Alternative Histories: Hugh Strange Architects on Carlo Scarpa

Hugh Strange Architects, Carlo Scarpa’s studies for a theatre, 2018. Ash timber, micro-ply, 180 × 180 × 130 mm.
Carlo Scarpa (1906–1978), studies for a theatre, 1970. Graphite and coloured pencils on trace, 595 × 870 mm. DMC 2476.

Approximately A1-landscape in size, Carlo Scarpa’s drawing shows a series of studies of an unbuilt theatre project from 1970. A coloured, elevational sketch suggesting a masonry wall cut with slot-like or nearly-rounded apertures, inset with a lighter, framed structure, dominates the drawing. Our eyes are drawn to the details: a prismatic window in a vertical channel; the suggestion of an orthogonal piece of glass fixed to the outside of a curved opening with double-circle glass fixings; and the rhythm of joints along the edge of the roof behind. The scale, though not wholly apparent, appears domestic, perhaps because of the step we see in front of what might be a door.

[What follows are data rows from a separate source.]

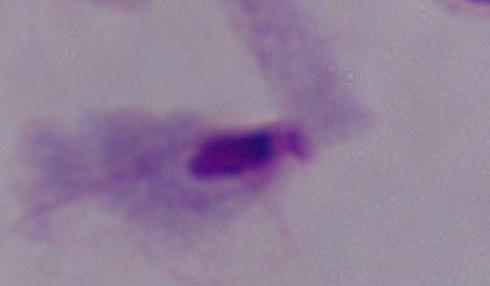
Photomicrograph. A trichomonad is shown. 1000x magnification.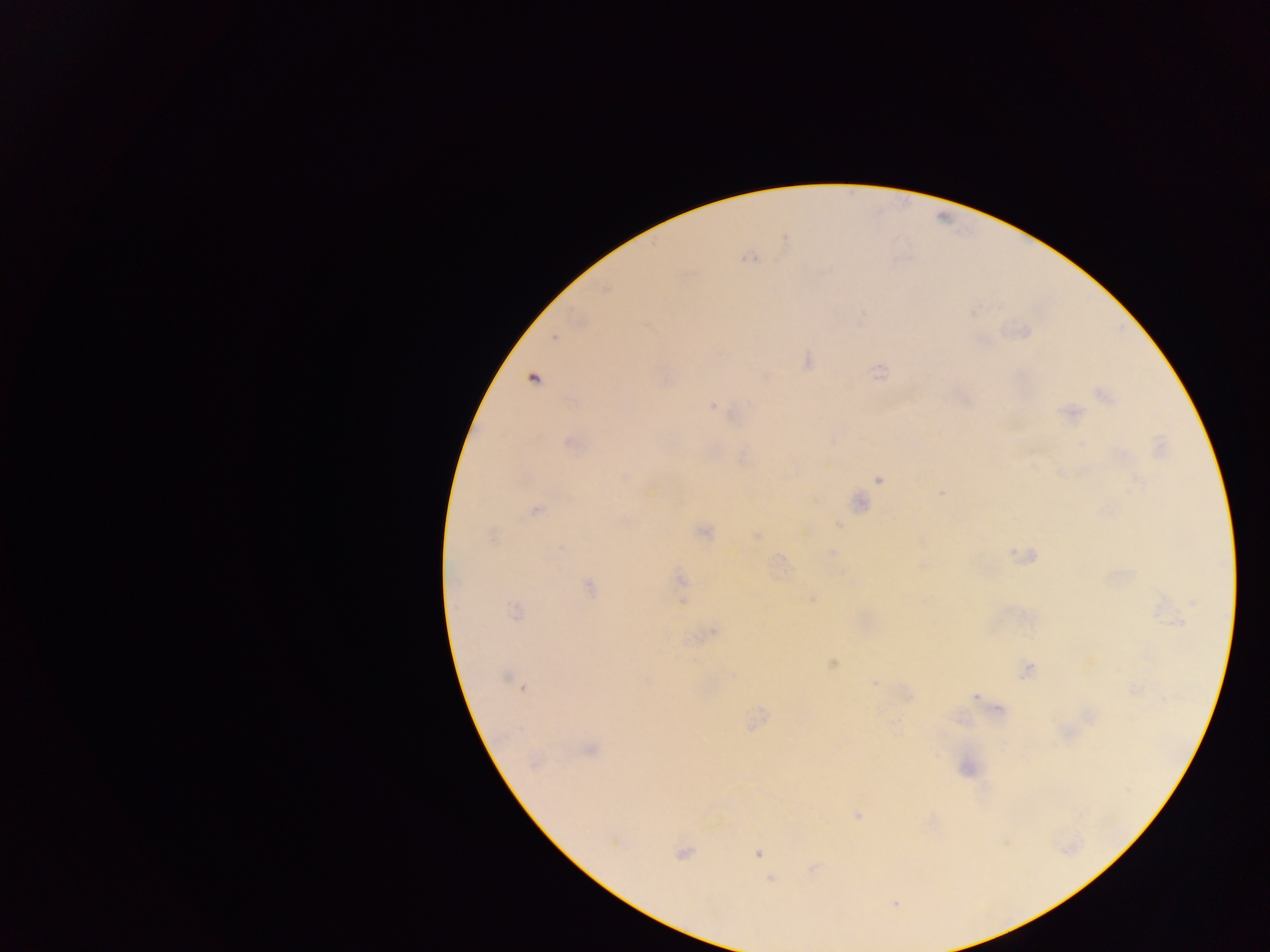

Approximate centers as {x, y} in pixels. Malaria parasite locations: {749, 258}, {554, 338}, {807, 360}, {879, 371}, {534, 380}, {665, 381}, {1104, 396}, {712, 406}, {1071, 413}, {570, 445}, {742, 460}, {624, 476}, {878, 480}, {941, 493}, {860, 503}, {537, 510}, {839, 524}, {704, 532}, {757, 535}, {492, 536}, {832, 553}, {924, 565}, {680, 579}, {589, 587}, {1193, 603}, {515, 611}, {1178, 622}, {714, 632}, {832, 664}, {1027, 670}, {733, 675}, {506, 676}, {874, 684}, {523, 688}, {975, 697}, {591, 750}, {857, 815}, {613, 842}, {682, 853}, {758, 853}, {772, 879}, {894, 904}. Thick blood smear. Photographed through a microscope with a mobile-phone camera. Image is 1270×952 pixels. Sample from Ghana. Single field of view.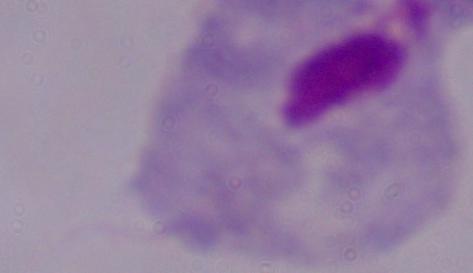

{
  "identification": "trichomonad",
  "magnification": "1000x",
  "modality": "photomicrograph"
}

Below this, a faint sketch reveals this enclosing wall to be circular, appearing vaguely ashtray-like, the drawing also playfully suggesting the eyes, nose and mouth of a smiling face. While these two drawings clearly suggest the same structure, at the bottom of the page a series of ten sketches describe a design that is larger, civic in scale, and that initially seems quite unrelated in appearance.

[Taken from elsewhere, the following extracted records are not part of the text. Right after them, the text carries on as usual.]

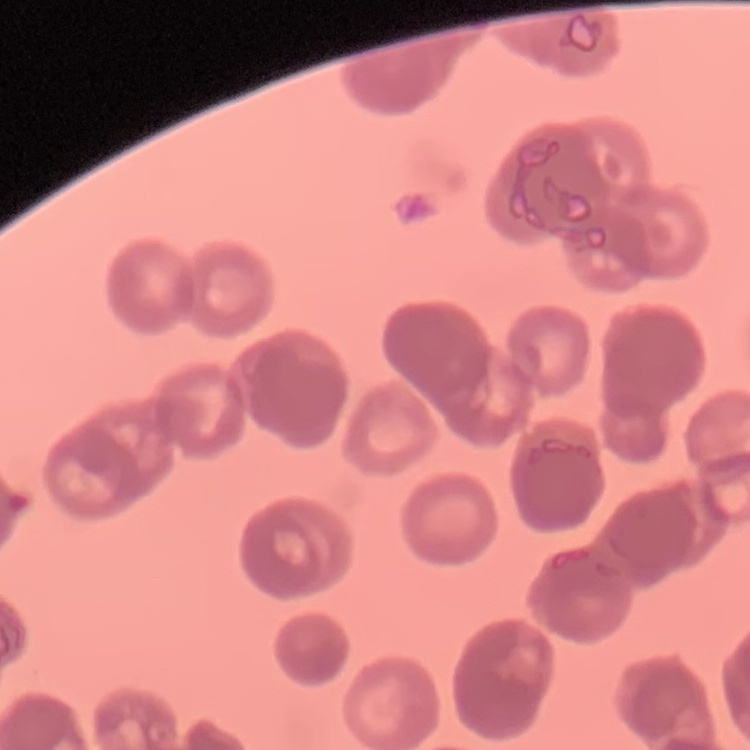

Summary:
  - Red blood cell morphology: rouleaux formation
  - Stain: Field's or Giemsa
  - Image type: one tile cut from a larger photomicrograph
  - Preparation: thin blood smearState which parasite is depicted.
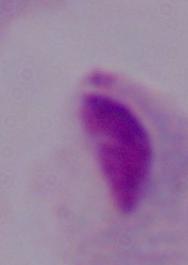
This is a trichomonad.

modality = micrograph
magnification = 1000xIdentify the blood parasite species.
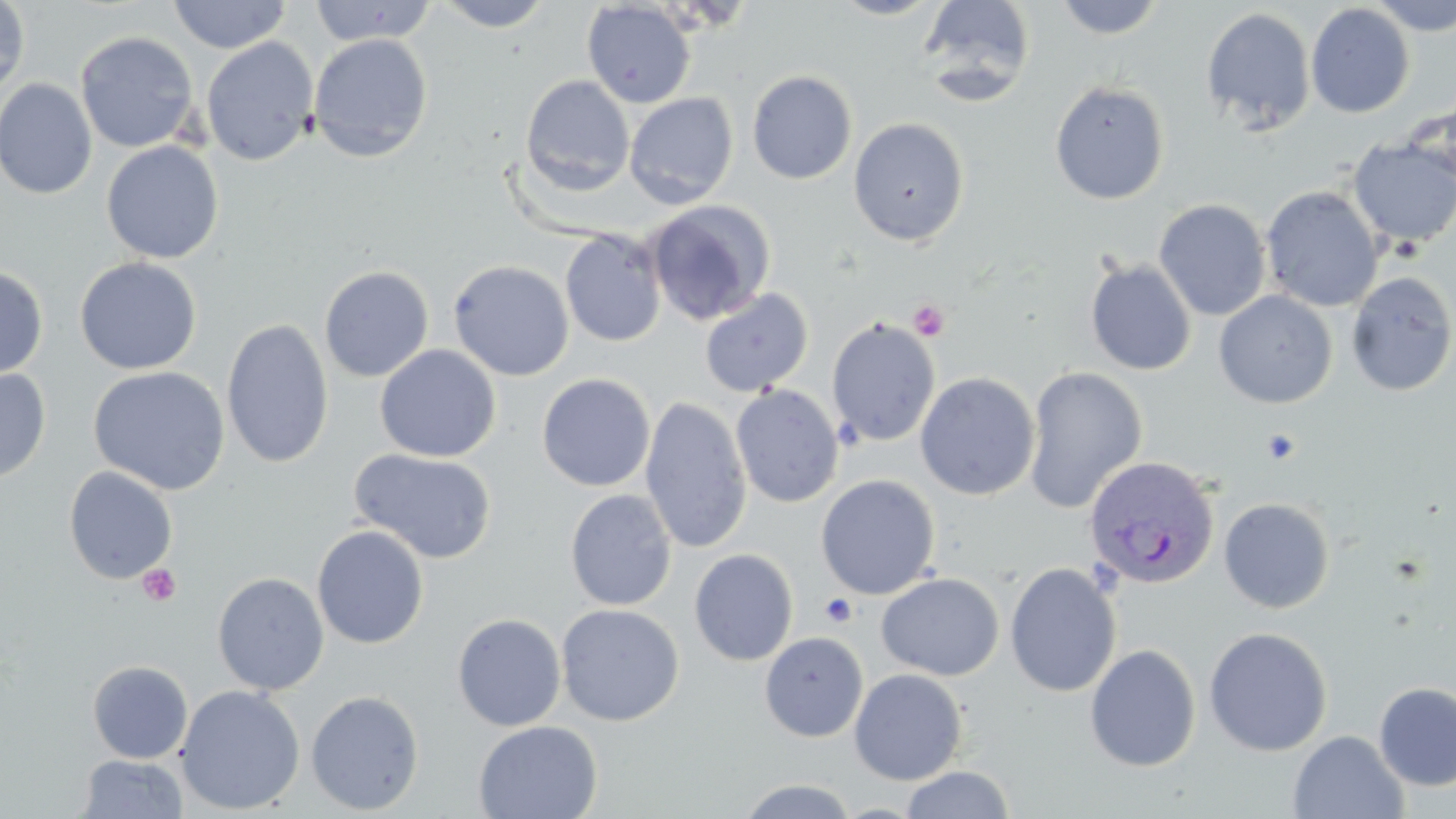
Plasmodium vivax.

modality = light microscopy
Plasmodium vivax-infected red blood cell locations = approximate bounding boxes as (x1, y1, x2, y2) in pixels: (1084, 455, 1220, 590)
field of view = one of a larger specimen
stain = May-Grünwald-Giemsa
magnification = 1000x
platelet locations = approximate bounding boxes as (x1, y1, x2, y2) in pixels: (908, 299, 950, 341), (1260, 427, 1301, 465), (138, 564, 181, 607), (819, 593, 858, 626)
uninfected red blood cell locations = approximate bounding boxes as (x1, y1, x2, y2) in pixels: (167, 0, 291, 54), (310, 0, 437, 46), (433, 0, 555, 32), (828, 0, 947, 20), (917, 0, 1037, 106), (1051, 0, 1168, 39), (1365, 0, 1456, 36), (0, 1, 30, 97), (582, 1, 696, 109), (1305, 3, 1416, 118), (1201, 7, 1316, 134), (75, 30, 199, 153), (308, 34, 433, 163), (201, 36, 320, 167), (746, 69, 858, 185), (520, 75, 634, 195), (0, 78, 97, 199), (1049, 80, 1170, 205), (624, 92, 738, 209), (1406, 95, 1456, 198), (848, 117, 969, 246), (1347, 138, 1456, 250), (101, 141, 224, 264), (1260, 185, 1384, 312), (1154, 199, 1272, 321), (644, 200, 776, 325), (560, 229, 667, 347), (75, 257, 202, 375), (1084, 257, 1197, 376), (448, 259, 574, 381), (0, 265, 49, 380), (319, 266, 434, 382), (1346, 272, 1456, 396), (699, 288, 814, 398), (1213, 290, 1338, 409), (221, 318, 334, 469), (826, 318, 941, 447), (374, 344, 501, 462), (89, 366, 230, 496), (1023, 366, 1148, 513), (0, 367, 52, 484), (915, 372, 1040, 500), (537, 373, 656, 492), (731, 384, 844, 508), (640, 396, 752, 554), (350, 448, 497, 563), (63, 466, 178, 585), (815, 474, 940, 600), (565, 488, 678, 611), (1219, 497, 1336, 613), (312, 525, 430, 649), (689, 548, 799, 666), (1004, 561, 1122, 698), (212, 572, 329, 695), (876, 572, 1004, 680), (556, 604, 684, 725), (452, 613, 566, 732), (1203, 626, 1333, 757), (759, 631, 868, 743), (1084, 643, 1201, 772), (87, 660, 193, 764), (849, 667, 968, 785), (1373, 681, 1456, 791), (175, 684, 305, 815), (305, 690, 425, 815), (474, 720, 602, 819), (1288, 730, 1408, 819), (78, 754, 188, 817), (899, 766, 1016, 819), (735, 778, 861, 819)
image size = 1456×819 pixels
preparation = thin blood film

Two short sections describe a parabolically vaulted roof that in an adjacent, long section tapers in height and width. Plan and axonometric drawings combine these two primary volumes – the low cylindrical drum and the tapered vault – into a single building. Within this are the identifiable primary components of the theatre: entrance, seating, stage and backstage. In these sketches Scarpa explores the formal resolution of the building parts, its two volumes intersecting in various ways, the cylindrical form seemingly partially subsumed within the larger composition. The drawing plays out his preoccupation with detail and acceptance – or perhaps embrace – of an uncertain whole.

Rather than producing our own project in response to this drawing, we sought to continue Scarpa’s, making our own sense of it and grappling with the same formal issues with which he seems to have been. Whilst avoiding certain obvious Scarpa-esque motifs, we hope our model contains some of the design fragments evident in his drawing – the vaulted roof over the sculpted ground, the ashtray-like, cylindrical container and the column glimpsed through concave apertures. More broadly we hope the character, sensuality and warmth have survived.